Directions for this task: Could you output all of the records below verbatim, changing nothing?

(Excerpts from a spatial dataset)
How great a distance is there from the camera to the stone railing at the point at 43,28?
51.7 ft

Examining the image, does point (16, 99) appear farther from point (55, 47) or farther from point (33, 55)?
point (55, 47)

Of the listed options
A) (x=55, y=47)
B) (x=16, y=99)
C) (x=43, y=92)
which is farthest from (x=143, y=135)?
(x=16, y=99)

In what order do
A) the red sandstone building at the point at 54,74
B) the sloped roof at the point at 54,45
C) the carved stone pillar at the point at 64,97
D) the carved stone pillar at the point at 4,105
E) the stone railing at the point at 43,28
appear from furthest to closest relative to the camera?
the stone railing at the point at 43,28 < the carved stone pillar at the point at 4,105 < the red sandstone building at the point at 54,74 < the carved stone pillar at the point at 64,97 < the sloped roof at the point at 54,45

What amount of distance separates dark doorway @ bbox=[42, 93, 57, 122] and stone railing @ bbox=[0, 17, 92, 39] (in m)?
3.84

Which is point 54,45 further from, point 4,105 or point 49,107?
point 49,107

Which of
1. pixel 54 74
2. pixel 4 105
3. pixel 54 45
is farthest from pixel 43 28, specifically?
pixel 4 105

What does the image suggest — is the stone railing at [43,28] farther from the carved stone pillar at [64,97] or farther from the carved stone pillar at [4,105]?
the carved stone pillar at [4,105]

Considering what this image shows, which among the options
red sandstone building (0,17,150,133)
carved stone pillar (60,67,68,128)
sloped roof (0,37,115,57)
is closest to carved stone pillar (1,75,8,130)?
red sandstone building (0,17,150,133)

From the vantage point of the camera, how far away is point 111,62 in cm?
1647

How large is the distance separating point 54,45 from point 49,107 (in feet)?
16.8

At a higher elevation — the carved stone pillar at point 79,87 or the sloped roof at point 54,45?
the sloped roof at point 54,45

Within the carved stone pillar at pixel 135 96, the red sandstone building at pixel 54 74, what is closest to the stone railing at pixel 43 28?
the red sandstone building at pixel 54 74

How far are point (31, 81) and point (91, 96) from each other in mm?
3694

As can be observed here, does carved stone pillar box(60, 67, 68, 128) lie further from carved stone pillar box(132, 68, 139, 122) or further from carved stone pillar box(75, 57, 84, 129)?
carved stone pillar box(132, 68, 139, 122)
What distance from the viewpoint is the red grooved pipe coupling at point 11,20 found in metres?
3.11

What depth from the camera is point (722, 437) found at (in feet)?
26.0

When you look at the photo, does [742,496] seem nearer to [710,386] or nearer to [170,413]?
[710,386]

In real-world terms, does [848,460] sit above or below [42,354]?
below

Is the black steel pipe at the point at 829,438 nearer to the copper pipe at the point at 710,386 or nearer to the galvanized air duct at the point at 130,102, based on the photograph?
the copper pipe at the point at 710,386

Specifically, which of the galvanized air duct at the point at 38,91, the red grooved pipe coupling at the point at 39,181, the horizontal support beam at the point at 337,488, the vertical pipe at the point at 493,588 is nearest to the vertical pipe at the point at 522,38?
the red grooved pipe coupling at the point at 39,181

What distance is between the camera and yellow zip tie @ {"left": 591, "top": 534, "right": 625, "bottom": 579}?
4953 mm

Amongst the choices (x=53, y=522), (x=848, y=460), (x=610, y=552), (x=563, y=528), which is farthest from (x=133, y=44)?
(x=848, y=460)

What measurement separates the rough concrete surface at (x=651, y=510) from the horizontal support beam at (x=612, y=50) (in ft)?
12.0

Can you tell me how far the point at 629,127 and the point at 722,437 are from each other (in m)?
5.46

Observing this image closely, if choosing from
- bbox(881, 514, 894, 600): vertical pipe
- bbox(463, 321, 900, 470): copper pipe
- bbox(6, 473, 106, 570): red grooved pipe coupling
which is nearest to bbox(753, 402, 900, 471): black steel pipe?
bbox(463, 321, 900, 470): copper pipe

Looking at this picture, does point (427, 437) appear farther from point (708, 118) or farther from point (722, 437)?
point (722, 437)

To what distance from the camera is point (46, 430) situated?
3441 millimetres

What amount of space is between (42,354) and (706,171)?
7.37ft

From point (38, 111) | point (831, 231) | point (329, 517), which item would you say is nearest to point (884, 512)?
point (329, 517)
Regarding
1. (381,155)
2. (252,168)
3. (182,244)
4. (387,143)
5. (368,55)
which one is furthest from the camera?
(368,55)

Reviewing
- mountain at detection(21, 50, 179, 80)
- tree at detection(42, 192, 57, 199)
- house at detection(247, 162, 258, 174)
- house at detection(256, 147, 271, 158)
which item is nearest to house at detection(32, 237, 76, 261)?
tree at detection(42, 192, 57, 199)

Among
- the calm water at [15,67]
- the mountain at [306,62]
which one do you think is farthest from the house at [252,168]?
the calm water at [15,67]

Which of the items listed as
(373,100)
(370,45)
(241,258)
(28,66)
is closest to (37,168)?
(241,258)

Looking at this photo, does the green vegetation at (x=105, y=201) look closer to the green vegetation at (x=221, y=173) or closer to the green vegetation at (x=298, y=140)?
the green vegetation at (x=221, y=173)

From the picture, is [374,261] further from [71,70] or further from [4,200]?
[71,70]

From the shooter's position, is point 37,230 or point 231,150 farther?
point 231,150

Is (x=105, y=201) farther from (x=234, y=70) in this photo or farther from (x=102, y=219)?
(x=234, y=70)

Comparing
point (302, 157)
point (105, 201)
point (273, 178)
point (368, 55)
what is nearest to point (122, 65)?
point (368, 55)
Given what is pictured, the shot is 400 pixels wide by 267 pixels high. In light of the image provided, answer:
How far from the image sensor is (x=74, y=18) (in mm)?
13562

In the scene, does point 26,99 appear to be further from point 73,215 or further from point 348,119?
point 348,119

Task solution:
How great a distance is there from the camera to the stone railing at the point at 43,28?
51.7 ft

Examining the image, does point (16, 99) appear farther from point (55, 47) or farther from point (33, 55)?
point (55, 47)

Of the listed options
A) (x=55, y=47)
B) (x=16, y=99)
C) (x=43, y=92)
which is farthest from (x=143, y=135)?
(x=16, y=99)

In what order do
A) the red sandstone building at the point at 54,74
B) the sloped roof at the point at 54,45
C) the carved stone pillar at the point at 64,97
D) the carved stone pillar at the point at 4,105
E) the stone railing at the point at 43,28
appear from furthest to closest relative to the camera?
the stone railing at the point at 43,28 < the carved stone pillar at the point at 4,105 < the red sandstone building at the point at 54,74 < the carved stone pillar at the point at 64,97 < the sloped roof at the point at 54,45

What amount of distance separates dark doorway @ bbox=[42, 93, 57, 122] and stone railing @ bbox=[0, 17, 92, 39] (in m)?
3.84

Which is point 54,45 further from, point 4,105 or point 49,107?
point 49,107

Which of
1. pixel 54 74
2. pixel 4 105
3. pixel 54 45
is farthest from pixel 43 28, specifically?
pixel 4 105

What does the image suggest — is the stone railing at [43,28] farther from the carved stone pillar at [64,97] or farther from the carved stone pillar at [4,105]?
the carved stone pillar at [4,105]

Considering what this image shows, which among the options
red sandstone building (0,17,150,133)
carved stone pillar (60,67,68,128)
sloped roof (0,37,115,57)
is closest to carved stone pillar (1,75,8,130)?
red sandstone building (0,17,150,133)

From the vantage point of the camera, how far away is point 111,62 in cm?
1647

How large is the distance separating point 54,45 from point 49,107 (in feet)?
16.8

At a higher elevation — the carved stone pillar at point 79,87 or the sloped roof at point 54,45?
the sloped roof at point 54,45

Within the carved stone pillar at pixel 135 96, the red sandstone building at pixel 54 74, what is closest to the stone railing at pixel 43 28?
the red sandstone building at pixel 54 74

How far are point (31, 81) and point (91, 96) from each other in mm?
3694

As can be observed here, does carved stone pillar box(60, 67, 68, 128) lie further from carved stone pillar box(132, 68, 139, 122) or further from carved stone pillar box(75, 57, 84, 129)?
carved stone pillar box(132, 68, 139, 122)
What distance from the viewpoint is the red grooved pipe coupling at point 11,20 found in metres?
3.11

What depth from the camera is point (722, 437) found at (in feet)?
26.0

When you look at the photo, does [742,496] seem nearer to [710,386] or nearer to [170,413]?
[710,386]

In real-world terms, does [848,460] sit above or below [42,354]?
below

Is the black steel pipe at the point at 829,438 nearer to the copper pipe at the point at 710,386 or nearer to the galvanized air duct at the point at 130,102, based on the photograph?
the copper pipe at the point at 710,386

Specifically, which of the galvanized air duct at the point at 38,91, the red grooved pipe coupling at the point at 39,181, the horizontal support beam at the point at 337,488, the vertical pipe at the point at 493,588 is nearest to the vertical pipe at the point at 522,38?
the red grooved pipe coupling at the point at 39,181

What distance is between the camera and yellow zip tie @ {"left": 591, "top": 534, "right": 625, "bottom": 579}?
4953 mm

Amongst the choices (x=53, y=522), (x=848, y=460), (x=610, y=552), (x=563, y=528), which is farthest from (x=133, y=44)?
(x=848, y=460)

What measurement separates the rough concrete surface at (x=651, y=510) from the horizontal support beam at (x=612, y=50) (in ft)?
12.0

Can you tell me how far the point at 629,127 and the point at 722,437 are from each other (in m)?
5.46

Observing this image closely, if choosing from
- bbox(881, 514, 894, 600): vertical pipe
- bbox(463, 321, 900, 470): copper pipe
- bbox(6, 473, 106, 570): red grooved pipe coupling
which is nearest to bbox(753, 402, 900, 471): black steel pipe?
bbox(463, 321, 900, 470): copper pipe

Looking at this picture, does point (427, 437) appear farther from point (708, 118) or farther from point (722, 437)?
point (722, 437)

To what distance from the camera is point (46, 430) situated?
3441 millimetres

What amount of space is between (42,354) and (706,171)?
7.37ft

From point (38, 111) | point (831, 231) | point (329, 517), which item would you say is nearest to point (884, 512)?
point (329, 517)
Regarding
1. (381,155)
2. (252,168)
3. (182,244)
4. (387,143)
5. (368,55)
which one is furthest from the camera?
(368,55)

Reviewing
- mountain at detection(21, 50, 179, 80)
- tree at detection(42, 192, 57, 199)
- house at detection(247, 162, 258, 174)
- house at detection(256, 147, 271, 158)
which item is nearest to house at detection(32, 237, 76, 261)?
tree at detection(42, 192, 57, 199)

Among
- the calm water at [15,67]
- the mountain at [306,62]
which one do you think is farthest from the house at [252,168]?
the calm water at [15,67]

Which of the items listed as
(373,100)
(370,45)
(241,258)
(28,66)
is closest to (37,168)?
(241,258)

Looking at this photo, does the green vegetation at (x=105, y=201) look closer to the green vegetation at (x=221, y=173) or closer to the green vegetation at (x=298, y=140)?
the green vegetation at (x=221, y=173)

From the picture, is [374,261] further from [71,70] or further from [4,200]?
[71,70]

From the shooter's position, is point 37,230 or point 231,150 farther?
point 231,150

Is (x=105, y=201) farther from (x=234, y=70) in this photo or farther from (x=102, y=219)?
(x=234, y=70)

Comparing
point (302, 157)
point (105, 201)
point (273, 178)
point (368, 55)
what is nearest to point (122, 65)?
point (368, 55)
Given what is pictured, the shot is 400 pixels wide by 267 pixels high. In light of the image provided, answer:
How far from the image sensor is (x=74, y=18) (in mm)?
13562

In the scene, does point 26,99 appear to be further from point 73,215 or further from point 348,119?
point 348,119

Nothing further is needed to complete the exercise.